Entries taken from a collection

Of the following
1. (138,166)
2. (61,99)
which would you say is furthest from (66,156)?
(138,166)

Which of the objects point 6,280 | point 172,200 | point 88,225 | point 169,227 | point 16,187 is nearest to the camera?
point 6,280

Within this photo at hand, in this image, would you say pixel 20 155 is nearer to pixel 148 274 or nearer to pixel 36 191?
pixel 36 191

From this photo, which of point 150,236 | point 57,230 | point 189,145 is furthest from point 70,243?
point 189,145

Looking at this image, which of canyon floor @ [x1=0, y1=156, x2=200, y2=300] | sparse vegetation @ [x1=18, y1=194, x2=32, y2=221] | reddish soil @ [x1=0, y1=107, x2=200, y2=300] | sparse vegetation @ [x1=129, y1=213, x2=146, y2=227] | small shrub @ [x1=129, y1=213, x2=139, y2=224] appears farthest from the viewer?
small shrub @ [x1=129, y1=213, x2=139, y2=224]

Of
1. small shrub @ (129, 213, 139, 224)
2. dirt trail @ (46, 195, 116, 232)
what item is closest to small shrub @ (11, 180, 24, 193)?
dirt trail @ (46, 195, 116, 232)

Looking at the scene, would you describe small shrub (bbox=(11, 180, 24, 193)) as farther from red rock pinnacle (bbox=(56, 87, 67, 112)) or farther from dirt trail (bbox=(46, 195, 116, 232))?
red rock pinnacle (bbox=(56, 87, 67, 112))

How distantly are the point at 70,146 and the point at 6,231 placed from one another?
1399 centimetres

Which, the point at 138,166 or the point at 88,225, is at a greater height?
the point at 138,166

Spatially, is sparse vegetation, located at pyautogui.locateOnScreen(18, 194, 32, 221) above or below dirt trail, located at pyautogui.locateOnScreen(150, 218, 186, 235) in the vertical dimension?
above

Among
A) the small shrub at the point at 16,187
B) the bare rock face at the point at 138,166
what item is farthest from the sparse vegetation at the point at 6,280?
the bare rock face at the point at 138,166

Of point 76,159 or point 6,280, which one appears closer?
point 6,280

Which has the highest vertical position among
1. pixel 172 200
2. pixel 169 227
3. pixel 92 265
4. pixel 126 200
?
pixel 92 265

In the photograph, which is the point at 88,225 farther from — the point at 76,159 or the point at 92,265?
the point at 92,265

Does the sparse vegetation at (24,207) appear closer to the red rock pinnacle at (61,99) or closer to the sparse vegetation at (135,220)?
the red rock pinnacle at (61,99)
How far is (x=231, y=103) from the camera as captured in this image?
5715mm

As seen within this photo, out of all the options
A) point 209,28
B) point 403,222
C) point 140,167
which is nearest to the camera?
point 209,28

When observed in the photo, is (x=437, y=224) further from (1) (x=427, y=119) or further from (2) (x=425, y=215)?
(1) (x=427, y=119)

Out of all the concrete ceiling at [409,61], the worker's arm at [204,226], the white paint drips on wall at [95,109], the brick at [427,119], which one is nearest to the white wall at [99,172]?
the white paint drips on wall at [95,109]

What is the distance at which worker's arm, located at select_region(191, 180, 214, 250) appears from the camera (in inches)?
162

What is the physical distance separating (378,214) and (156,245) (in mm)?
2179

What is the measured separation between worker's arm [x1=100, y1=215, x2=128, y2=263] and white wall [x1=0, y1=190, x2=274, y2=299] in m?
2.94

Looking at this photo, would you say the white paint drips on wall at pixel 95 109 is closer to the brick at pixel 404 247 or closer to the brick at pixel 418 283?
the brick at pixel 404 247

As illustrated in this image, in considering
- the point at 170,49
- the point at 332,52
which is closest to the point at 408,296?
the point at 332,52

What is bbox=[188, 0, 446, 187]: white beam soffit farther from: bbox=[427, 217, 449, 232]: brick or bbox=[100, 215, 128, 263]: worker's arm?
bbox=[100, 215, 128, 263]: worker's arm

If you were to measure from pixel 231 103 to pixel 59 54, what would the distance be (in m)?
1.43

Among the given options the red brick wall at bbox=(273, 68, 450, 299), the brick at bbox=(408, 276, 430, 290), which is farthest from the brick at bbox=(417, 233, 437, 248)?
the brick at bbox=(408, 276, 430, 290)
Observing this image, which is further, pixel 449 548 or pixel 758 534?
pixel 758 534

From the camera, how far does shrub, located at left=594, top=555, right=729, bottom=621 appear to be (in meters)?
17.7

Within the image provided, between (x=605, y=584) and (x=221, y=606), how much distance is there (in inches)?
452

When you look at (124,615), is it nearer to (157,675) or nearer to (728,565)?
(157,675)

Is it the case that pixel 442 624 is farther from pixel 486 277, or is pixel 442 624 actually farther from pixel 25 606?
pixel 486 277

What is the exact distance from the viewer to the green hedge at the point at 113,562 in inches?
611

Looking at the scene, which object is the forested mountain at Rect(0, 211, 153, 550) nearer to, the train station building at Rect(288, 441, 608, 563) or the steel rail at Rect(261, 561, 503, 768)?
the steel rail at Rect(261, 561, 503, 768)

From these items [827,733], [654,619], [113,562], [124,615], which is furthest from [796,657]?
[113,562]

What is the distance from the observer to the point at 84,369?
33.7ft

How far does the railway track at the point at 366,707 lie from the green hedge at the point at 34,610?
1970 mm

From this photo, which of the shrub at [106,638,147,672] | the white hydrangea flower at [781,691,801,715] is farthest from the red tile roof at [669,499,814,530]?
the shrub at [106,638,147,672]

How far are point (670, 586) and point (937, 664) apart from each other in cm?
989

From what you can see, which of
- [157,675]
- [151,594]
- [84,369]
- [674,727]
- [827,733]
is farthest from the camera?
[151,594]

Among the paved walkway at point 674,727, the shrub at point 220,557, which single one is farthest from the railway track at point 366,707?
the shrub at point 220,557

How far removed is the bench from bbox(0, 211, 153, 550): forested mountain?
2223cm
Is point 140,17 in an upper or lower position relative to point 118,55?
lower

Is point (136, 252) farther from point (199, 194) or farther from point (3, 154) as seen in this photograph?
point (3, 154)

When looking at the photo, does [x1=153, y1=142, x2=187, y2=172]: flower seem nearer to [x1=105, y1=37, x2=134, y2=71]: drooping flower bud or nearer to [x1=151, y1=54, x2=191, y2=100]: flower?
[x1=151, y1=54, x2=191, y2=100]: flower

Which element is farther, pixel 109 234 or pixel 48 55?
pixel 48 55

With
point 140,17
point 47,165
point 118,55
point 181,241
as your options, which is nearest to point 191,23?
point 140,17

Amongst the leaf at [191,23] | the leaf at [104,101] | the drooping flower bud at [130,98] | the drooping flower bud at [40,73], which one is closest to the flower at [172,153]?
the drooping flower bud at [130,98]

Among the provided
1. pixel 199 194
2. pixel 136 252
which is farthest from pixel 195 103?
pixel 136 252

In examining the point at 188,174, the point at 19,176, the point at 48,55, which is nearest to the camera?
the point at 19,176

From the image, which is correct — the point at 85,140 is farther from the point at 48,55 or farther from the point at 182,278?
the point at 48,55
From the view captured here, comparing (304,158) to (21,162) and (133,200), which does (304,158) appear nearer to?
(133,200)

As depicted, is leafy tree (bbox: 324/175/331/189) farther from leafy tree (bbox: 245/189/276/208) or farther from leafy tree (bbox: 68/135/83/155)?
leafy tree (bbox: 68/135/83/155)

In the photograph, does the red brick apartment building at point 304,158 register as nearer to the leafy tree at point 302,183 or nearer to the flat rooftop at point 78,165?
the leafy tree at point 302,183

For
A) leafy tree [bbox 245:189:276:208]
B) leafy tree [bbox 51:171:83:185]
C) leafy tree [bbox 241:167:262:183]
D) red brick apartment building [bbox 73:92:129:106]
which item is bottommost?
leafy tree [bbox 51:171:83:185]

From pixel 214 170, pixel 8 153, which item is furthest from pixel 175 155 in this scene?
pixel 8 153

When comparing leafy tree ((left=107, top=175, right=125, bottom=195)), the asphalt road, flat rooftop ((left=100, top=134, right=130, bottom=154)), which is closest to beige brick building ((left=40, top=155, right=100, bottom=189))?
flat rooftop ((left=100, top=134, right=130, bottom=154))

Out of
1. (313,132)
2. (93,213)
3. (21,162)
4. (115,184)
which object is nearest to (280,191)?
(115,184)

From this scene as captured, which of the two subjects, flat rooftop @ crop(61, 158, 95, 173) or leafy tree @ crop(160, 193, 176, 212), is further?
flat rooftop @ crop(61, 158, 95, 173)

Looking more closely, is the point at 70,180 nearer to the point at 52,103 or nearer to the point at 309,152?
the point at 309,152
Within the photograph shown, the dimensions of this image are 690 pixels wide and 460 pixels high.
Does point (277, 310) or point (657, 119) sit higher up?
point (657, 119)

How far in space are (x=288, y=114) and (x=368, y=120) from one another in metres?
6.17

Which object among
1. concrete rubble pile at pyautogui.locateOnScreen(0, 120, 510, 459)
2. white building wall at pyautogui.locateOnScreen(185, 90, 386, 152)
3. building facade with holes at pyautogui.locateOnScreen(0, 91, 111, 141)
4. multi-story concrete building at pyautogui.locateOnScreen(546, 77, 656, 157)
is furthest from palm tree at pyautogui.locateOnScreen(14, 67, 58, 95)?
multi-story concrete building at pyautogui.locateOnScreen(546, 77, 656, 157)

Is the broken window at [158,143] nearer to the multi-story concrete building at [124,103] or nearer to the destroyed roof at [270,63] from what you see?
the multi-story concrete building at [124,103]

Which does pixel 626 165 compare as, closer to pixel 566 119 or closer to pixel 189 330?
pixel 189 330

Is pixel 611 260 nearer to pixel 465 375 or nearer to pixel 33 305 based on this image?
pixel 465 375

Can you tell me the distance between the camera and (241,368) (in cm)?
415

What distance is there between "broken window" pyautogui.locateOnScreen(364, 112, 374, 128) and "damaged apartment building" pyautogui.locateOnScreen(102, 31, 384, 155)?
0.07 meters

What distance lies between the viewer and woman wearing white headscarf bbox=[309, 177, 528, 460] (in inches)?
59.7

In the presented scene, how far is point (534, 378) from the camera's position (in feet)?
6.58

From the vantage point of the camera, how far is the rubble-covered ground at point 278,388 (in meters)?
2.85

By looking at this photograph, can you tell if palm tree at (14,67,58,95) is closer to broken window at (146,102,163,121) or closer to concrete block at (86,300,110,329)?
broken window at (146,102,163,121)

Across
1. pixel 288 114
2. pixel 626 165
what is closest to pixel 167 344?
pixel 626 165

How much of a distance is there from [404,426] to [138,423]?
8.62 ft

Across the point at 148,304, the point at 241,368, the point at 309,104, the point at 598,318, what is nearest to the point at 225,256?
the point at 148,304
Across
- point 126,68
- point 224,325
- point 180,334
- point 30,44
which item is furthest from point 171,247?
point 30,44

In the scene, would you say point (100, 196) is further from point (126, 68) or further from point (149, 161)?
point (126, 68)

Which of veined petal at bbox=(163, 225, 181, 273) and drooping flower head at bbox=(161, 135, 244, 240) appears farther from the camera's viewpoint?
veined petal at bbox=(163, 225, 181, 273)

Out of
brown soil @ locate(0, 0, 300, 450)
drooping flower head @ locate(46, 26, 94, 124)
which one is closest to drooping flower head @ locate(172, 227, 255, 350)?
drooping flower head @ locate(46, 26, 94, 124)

▸ **TO BE DONE**
Repeat exactly, and only, the lines from the line with "How much of" through the end of the listing above, both ends included.

▸ **TASK ANSWER**
How much of a distance is there from [404,426] to [138,423]?
8.62 ft

Across the point at 148,304, the point at 241,368, the point at 309,104, the point at 598,318, what is nearest to the point at 225,256?
the point at 148,304
Across
- point 126,68
- point 224,325
- point 180,334
- point 30,44
which item is furthest from point 171,247?
point 30,44

In the scene, would you say point (100, 196) is further from point (126, 68) or further from point (149, 161)?
point (126, 68)

Which of veined petal at bbox=(163, 225, 181, 273) and drooping flower head at bbox=(161, 135, 244, 240) appears farther from the camera's viewpoint?
veined petal at bbox=(163, 225, 181, 273)

Out of
brown soil @ locate(0, 0, 300, 450)
drooping flower head @ locate(46, 26, 94, 124)
which one is closest to drooping flower head @ locate(172, 227, 255, 350)?
drooping flower head @ locate(46, 26, 94, 124)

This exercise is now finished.